The team is now ready to travel this month to the capital, Nairobi, to compete in a national tournament organised by the Kenyan football Federation of the Deaf (KFFD), in what for many players will be the first time they have left the refugee camps of north-eastern Kenya.
"I always dreamt of participating in a tournament and of bringing home a cup to my community," said Hussein Abdulai, the assistant coach who fled Somalia for Dadaab in 1991 and works as a primary school teacher in Ifo Camp.
'I remember the first ball we played with was made out of plastic bags and scrap paper. We started training every day and sometimes even joined the tournaments of 'hearing teams.'
"Years later we heard about the national tournament for the deaf and we immediately thought that this is our chance," he said. "We contacted Handicap International and asked for support. This is how it all started."
There are more than 12,000 people living with disabilities across the Dadaab refugee camps, which host a population of more than 470,000. Most suffer more than the average refugee and face challenges to access services because of discrimination or practical obstacles related to their disabilities.
"Very few agency staff and police officers know sign language, which can easily lead to confusion and miscommunication," said the first coach, also called Hussein Abdulai but from Hagadera camp. "One major concern is the insecurity in the camps with regular shootings and explosions of Improvised Explosive Devices.

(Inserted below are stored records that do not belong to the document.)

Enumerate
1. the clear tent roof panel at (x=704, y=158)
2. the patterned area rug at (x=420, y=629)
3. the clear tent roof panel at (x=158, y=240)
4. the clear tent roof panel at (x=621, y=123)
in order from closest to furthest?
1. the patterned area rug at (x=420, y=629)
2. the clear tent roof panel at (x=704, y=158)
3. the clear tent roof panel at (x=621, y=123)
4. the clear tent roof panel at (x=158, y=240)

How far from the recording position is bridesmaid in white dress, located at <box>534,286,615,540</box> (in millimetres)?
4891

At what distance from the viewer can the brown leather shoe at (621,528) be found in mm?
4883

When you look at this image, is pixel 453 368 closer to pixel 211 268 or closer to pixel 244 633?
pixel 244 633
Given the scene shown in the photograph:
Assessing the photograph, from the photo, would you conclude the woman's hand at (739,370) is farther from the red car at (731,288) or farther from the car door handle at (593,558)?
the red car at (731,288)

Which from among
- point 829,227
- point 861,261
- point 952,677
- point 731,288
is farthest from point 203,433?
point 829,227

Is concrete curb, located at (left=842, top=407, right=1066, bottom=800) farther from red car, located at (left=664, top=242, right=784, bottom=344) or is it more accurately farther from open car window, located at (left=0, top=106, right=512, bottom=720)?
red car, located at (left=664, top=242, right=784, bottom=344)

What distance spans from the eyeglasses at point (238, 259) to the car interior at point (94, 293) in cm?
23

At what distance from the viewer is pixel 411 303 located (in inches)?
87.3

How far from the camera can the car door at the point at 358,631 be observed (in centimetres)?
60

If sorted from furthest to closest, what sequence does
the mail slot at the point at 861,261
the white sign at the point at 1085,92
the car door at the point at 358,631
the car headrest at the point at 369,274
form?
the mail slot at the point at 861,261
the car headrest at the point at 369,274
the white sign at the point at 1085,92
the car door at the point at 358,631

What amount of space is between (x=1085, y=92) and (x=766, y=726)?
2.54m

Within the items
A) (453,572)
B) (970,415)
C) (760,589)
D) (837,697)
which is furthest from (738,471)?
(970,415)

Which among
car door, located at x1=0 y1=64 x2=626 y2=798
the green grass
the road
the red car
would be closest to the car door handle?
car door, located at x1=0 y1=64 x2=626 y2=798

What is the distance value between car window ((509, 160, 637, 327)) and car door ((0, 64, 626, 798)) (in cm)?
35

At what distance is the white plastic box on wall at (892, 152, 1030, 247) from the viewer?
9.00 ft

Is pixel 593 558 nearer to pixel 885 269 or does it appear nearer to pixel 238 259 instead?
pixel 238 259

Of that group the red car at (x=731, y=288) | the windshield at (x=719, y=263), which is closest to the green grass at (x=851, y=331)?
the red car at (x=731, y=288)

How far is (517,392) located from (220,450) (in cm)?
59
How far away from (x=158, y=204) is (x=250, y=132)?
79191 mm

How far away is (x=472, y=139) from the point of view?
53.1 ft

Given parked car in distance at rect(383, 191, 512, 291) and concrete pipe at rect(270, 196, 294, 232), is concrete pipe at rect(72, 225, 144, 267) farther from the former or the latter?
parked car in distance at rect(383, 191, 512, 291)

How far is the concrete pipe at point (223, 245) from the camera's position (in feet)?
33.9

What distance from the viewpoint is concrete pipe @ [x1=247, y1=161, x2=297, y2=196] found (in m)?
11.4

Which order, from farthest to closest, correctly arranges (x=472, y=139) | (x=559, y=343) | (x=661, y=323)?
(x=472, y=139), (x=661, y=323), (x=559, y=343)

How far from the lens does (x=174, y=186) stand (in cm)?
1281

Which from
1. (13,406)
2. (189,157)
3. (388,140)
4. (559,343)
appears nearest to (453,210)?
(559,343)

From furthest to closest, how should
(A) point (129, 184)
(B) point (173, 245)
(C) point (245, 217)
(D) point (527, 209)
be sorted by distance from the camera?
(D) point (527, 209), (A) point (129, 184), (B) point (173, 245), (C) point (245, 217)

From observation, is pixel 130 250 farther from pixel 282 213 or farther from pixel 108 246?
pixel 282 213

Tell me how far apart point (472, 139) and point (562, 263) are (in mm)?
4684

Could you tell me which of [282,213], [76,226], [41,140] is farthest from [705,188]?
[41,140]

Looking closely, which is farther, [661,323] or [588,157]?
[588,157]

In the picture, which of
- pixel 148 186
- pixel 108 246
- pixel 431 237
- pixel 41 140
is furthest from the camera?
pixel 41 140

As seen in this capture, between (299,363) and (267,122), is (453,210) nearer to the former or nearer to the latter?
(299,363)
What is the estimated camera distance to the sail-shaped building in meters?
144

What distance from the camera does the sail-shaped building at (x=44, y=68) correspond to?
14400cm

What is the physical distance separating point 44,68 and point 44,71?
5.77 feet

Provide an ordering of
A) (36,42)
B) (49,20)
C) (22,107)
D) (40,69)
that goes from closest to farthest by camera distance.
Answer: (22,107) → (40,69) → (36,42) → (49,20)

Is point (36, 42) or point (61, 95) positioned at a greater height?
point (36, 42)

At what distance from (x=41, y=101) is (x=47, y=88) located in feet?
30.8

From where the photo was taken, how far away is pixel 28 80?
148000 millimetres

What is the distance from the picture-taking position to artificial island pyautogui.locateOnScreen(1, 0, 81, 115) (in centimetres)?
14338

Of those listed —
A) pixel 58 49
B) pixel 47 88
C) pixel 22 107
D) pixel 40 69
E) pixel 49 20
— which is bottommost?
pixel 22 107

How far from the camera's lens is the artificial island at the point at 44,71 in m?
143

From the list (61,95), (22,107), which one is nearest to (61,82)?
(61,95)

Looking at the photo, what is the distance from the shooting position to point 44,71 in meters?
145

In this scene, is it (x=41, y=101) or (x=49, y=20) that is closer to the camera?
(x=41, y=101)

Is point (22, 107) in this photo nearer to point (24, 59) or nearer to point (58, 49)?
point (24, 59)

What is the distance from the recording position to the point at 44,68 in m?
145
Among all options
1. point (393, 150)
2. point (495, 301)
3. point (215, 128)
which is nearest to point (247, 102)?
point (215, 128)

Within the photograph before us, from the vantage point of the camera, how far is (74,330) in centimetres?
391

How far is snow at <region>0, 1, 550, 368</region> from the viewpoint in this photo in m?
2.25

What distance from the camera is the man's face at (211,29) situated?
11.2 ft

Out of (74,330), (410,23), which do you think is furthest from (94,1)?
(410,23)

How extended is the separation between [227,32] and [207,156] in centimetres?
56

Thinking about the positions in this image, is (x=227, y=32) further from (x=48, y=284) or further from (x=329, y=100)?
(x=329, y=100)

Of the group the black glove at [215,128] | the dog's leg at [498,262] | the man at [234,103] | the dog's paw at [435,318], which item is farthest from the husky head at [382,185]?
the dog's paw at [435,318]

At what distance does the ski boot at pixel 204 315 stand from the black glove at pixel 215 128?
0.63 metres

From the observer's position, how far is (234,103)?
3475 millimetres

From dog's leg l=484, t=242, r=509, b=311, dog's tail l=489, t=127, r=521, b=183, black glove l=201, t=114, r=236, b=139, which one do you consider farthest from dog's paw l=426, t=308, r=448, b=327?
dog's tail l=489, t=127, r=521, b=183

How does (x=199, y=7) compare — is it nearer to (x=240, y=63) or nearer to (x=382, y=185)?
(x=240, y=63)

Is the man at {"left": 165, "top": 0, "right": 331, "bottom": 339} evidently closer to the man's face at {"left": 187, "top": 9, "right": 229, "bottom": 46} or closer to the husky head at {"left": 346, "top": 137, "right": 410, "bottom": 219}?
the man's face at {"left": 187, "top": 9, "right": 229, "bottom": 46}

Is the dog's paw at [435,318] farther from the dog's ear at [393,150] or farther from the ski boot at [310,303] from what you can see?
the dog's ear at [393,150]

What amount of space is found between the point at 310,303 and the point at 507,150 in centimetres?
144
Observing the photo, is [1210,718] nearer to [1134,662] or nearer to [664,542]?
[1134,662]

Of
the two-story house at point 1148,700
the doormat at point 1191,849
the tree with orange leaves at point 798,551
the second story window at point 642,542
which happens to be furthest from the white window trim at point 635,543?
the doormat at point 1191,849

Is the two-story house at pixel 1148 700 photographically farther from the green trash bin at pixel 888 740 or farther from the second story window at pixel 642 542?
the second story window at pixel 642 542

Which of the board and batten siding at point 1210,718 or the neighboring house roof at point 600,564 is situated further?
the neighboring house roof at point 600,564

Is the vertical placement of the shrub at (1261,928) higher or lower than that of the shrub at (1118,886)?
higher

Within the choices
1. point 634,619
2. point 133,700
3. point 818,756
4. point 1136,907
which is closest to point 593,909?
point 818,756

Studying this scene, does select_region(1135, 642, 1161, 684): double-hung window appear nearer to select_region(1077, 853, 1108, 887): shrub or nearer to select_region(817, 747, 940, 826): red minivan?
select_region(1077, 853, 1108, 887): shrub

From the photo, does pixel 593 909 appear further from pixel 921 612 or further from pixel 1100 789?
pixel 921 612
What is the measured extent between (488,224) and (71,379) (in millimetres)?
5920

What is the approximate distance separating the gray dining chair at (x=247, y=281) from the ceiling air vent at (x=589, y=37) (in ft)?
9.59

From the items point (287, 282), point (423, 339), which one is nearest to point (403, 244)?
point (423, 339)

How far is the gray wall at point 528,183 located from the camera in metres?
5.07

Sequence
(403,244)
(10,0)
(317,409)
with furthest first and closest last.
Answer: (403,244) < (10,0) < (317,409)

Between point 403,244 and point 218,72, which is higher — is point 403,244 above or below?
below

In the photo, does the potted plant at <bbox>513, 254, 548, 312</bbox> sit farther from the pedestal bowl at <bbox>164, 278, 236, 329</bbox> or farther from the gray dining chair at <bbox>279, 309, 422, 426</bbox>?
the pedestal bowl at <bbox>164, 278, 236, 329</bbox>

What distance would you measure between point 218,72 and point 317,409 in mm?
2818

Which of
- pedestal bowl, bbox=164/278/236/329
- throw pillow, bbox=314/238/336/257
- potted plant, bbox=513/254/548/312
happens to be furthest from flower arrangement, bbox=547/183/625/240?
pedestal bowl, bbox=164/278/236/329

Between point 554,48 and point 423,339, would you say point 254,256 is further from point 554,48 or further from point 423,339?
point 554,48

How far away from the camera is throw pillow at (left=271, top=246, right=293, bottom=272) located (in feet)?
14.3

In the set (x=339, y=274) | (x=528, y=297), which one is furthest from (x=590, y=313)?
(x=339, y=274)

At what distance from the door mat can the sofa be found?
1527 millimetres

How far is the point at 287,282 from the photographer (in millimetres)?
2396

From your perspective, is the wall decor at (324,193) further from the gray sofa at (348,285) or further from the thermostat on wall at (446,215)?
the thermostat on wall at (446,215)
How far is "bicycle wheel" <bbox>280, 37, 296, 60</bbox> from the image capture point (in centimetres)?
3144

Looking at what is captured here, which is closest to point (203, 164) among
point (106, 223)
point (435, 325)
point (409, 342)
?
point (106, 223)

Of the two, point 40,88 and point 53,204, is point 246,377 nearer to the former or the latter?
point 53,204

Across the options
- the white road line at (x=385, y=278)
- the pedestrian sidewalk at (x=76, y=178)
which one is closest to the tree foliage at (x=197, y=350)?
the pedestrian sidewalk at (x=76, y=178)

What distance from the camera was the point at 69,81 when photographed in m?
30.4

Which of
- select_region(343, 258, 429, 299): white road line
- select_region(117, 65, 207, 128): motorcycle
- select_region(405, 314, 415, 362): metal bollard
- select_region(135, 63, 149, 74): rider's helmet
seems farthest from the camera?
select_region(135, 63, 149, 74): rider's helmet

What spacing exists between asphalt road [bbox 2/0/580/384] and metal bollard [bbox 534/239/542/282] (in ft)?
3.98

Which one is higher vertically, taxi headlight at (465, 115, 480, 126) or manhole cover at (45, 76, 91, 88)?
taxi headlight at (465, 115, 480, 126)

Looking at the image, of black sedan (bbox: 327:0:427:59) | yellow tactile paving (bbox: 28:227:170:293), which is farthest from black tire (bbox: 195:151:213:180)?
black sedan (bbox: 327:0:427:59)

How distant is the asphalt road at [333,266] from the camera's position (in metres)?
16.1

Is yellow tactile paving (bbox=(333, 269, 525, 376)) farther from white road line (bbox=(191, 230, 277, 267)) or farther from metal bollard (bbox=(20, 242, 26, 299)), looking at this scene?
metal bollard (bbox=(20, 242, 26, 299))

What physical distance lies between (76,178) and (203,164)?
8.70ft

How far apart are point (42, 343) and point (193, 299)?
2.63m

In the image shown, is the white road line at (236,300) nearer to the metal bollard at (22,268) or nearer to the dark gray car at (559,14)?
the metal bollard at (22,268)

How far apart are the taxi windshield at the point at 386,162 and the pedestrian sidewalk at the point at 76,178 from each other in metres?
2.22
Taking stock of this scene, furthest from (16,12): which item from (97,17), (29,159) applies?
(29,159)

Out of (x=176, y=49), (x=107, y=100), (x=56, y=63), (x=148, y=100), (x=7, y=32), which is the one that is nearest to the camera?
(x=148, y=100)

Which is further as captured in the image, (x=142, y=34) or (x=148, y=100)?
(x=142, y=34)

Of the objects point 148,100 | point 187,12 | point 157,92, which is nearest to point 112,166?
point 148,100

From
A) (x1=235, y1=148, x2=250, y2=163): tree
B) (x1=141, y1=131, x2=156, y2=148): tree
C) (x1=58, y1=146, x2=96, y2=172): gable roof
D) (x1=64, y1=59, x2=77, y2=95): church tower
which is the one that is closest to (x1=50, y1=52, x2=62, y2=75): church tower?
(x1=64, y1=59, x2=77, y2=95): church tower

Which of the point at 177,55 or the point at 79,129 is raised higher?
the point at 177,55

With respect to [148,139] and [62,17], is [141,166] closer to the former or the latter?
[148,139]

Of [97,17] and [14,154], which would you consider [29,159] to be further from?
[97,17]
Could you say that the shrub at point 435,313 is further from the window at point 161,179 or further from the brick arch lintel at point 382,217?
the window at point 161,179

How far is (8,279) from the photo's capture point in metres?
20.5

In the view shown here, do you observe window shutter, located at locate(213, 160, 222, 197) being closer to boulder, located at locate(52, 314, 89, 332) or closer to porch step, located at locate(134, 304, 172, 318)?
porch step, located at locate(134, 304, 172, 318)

"If there is a bomb exploding or if someone approaches me from behind how shall I know? I sometimes cannot fall asleep because I am afraid that something will happen during the night and I will simply not hear it."
It is therefore even more impressive when a team such as EL- MAN DEAF FC emerges, mobilizing supporters from all the camps.
"The players train once or twice per week in Ifo, Dagahaley and Hagadera camps and on the weekends, they all get together from the respective camps and have inter-camp tournaments, often also against "hearing" teams – and they still win," said Natha Yare Bashir, the team manager.
Many organisations and private donors have helped refugees to develop their skills in sports, including Nike, Right to Play, Handicap International, CARE, Alive&Kicking and UNHCR.
UNHCR and its partners launched the Dadaab Sport Initiative 2012, which reached out to more than 10,000 youths who were out of school to provide training, workshops, and equipment. Across the camps women, girls, men and boys play volleyball, football and other sports
Sport is important, not just for physical fitness but for strengthening the bonds between people. In the refugee camps and surrounding areas sport has become an important way to build peace and give people confidence in their skills and worth as human beings.
"We will give our utmost to succeed in the tournament," said a smiling Hussein Abdulai. "But even if we lose, we will still make Dadaab proud."